Approximately 1,500 Bureau De Change (BDC) operators across Nigeria are at risk of shutting down following the expiration of the Central Bank of Nigeria’s (CBN) recapitalisation deadline on Tuesday, June 3, 2025.
The CBN’s directive requires Tier 1 BDCs to raise their minimum capital to N2 billion, while Tier 2 operators must meet a N500 million benchmark.

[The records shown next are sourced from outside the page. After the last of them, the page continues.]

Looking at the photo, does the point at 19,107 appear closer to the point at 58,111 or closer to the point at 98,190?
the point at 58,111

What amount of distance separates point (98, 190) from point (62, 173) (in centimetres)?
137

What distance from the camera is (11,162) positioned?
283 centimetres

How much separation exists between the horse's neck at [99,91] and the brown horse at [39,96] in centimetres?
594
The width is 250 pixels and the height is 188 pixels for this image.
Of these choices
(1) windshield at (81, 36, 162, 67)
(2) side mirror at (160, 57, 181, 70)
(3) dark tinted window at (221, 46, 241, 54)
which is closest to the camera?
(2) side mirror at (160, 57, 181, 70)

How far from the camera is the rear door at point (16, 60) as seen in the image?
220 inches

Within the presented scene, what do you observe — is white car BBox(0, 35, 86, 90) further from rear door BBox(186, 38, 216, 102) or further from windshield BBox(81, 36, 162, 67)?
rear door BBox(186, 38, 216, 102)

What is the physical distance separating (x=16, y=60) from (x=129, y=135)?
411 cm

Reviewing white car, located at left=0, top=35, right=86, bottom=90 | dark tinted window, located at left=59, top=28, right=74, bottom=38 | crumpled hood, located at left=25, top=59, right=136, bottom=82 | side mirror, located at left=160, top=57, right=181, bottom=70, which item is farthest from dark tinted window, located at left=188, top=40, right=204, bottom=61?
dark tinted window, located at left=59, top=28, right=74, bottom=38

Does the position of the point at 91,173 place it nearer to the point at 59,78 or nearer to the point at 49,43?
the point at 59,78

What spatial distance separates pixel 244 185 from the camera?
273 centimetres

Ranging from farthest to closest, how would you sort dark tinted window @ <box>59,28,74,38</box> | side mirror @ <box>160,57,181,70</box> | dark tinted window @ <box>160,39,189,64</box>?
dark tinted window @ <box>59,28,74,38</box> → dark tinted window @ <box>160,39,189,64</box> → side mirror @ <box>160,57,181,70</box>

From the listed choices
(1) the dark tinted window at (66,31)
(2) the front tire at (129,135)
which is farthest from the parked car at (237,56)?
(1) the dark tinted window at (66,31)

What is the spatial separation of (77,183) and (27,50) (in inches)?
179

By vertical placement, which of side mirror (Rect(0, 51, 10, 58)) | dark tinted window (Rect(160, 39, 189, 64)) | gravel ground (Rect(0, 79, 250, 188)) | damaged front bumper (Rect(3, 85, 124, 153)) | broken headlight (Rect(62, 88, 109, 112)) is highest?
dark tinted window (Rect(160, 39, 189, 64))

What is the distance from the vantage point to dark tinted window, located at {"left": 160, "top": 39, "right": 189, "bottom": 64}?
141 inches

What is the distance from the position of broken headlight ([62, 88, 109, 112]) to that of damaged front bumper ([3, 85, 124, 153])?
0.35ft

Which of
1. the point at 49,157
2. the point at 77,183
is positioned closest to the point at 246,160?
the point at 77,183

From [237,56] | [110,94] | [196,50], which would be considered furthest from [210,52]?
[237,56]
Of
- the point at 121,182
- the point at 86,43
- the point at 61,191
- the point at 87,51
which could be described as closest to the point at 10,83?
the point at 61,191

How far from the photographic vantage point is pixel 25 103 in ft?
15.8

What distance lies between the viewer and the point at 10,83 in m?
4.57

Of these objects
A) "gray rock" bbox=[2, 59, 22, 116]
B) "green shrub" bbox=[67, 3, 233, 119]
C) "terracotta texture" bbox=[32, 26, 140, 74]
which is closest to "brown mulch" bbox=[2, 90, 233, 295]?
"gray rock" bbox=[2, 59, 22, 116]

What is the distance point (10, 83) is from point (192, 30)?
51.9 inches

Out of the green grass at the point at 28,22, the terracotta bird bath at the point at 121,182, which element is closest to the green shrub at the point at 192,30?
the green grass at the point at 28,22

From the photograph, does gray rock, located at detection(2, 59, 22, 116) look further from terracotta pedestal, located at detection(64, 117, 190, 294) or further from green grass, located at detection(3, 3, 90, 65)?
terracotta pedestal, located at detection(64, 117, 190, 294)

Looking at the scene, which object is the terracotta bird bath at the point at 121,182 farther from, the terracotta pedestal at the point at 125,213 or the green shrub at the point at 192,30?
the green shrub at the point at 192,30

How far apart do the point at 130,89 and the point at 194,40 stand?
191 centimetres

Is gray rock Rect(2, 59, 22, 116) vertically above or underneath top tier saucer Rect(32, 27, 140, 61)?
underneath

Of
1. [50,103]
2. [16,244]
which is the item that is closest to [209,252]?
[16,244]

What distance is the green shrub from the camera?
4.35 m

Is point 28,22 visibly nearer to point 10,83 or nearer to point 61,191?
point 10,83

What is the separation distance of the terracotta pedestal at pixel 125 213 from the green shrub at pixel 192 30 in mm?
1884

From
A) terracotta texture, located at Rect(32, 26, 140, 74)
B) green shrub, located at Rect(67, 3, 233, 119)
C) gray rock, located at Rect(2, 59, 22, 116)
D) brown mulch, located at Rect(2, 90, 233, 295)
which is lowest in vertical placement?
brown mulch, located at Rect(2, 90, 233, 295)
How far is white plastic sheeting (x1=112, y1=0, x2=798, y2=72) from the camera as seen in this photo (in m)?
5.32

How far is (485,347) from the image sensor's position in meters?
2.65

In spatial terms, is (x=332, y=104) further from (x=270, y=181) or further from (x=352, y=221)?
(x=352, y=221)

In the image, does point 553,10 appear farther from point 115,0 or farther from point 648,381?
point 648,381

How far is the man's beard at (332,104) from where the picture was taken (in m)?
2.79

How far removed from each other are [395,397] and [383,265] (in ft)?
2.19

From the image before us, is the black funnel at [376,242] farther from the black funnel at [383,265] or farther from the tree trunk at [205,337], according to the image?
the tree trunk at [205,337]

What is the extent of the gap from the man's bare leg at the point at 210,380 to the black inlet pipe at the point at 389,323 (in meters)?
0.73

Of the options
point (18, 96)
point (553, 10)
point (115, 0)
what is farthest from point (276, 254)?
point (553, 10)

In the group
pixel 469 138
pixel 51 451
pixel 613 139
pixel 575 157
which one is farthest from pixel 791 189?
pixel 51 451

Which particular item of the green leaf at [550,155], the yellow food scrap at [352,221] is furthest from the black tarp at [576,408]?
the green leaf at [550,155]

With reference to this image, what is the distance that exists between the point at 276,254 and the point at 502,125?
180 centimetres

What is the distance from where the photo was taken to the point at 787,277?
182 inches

However, the Association of Bureau De Change Operators of Nigeria (ABCON) revealed that over 95 percent of its members failed to meet the new capital thresholds within the one-year compliance window.

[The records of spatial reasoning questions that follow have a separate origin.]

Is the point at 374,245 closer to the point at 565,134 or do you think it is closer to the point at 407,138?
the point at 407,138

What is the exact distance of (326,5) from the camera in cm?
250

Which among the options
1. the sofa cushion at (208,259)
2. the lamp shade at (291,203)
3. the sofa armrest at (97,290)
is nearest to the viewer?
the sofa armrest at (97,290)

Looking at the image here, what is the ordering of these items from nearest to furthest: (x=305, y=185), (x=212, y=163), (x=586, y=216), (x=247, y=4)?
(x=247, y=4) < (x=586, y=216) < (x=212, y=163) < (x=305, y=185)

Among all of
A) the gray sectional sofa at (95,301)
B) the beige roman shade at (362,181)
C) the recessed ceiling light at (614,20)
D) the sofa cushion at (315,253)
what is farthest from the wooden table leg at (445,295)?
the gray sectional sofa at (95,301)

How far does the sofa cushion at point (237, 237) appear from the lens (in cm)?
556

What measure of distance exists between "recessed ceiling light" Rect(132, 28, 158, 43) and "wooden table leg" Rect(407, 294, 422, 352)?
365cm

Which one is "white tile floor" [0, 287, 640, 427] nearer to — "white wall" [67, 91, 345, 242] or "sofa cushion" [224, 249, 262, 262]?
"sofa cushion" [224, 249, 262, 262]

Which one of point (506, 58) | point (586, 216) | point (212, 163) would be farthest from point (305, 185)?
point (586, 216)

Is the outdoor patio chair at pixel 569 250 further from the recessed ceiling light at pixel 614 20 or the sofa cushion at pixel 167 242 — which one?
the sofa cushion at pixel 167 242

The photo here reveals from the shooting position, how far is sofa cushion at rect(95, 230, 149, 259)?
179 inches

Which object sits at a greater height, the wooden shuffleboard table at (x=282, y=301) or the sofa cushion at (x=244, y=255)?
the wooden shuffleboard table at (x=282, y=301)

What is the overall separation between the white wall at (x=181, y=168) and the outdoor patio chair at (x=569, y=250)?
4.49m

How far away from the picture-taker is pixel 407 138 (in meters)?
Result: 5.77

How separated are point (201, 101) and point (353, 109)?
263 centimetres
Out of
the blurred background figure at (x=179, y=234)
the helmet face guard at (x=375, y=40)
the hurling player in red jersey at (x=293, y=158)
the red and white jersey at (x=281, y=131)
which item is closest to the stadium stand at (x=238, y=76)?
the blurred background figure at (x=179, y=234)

ABCON President, Aminu Gwadabe, described the situation as a major shake-up for the industry, warning of widespread job losses and the likely growth of unregulated parallel market activities.
“Not more than five percent of operators have met the recapitalisation requirement,” Gwadabe said. “Without an extension, over 1,500 operators face extinction, and the impact on employment and financial inclusion could be devastating.”

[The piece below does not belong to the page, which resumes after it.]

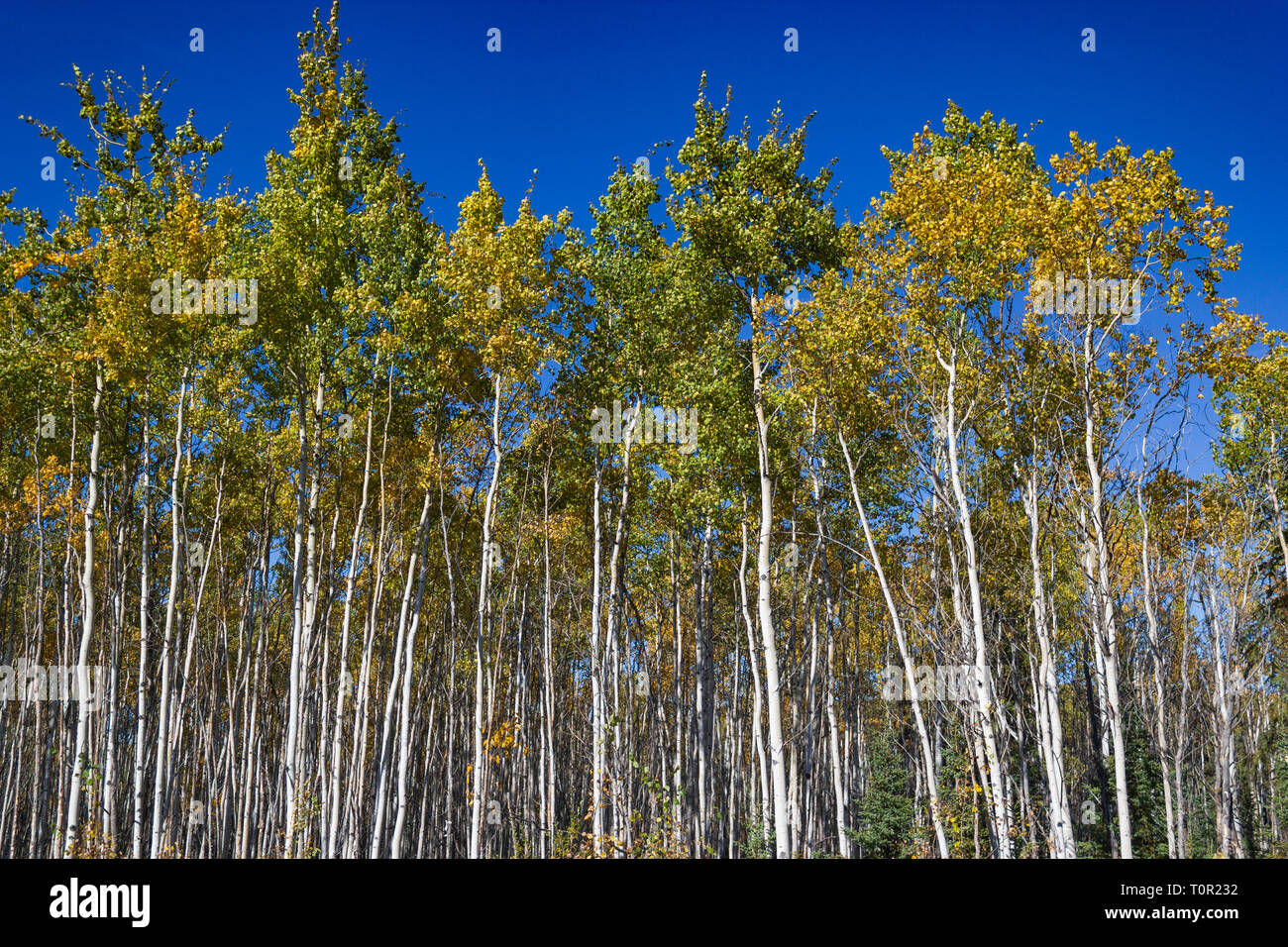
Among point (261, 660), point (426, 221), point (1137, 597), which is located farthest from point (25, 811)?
point (1137, 597)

He added that while the CBN had shown interest in stakeholder engagement, the recapitalisation policy and the short timeline had placed overwhelming pressure on smaller operators.
Stakeholders in the financial sector have expressed concern about the looming economic implications, including the loss of up to 3 million direct and indirect jobs and increased informal forex transactions if the BDC shutdowns proceed.
ABCON is now calling on the apex bank to consider a phased or extended implementation to allow more operators time to comply and adapt to the new regulatory framework.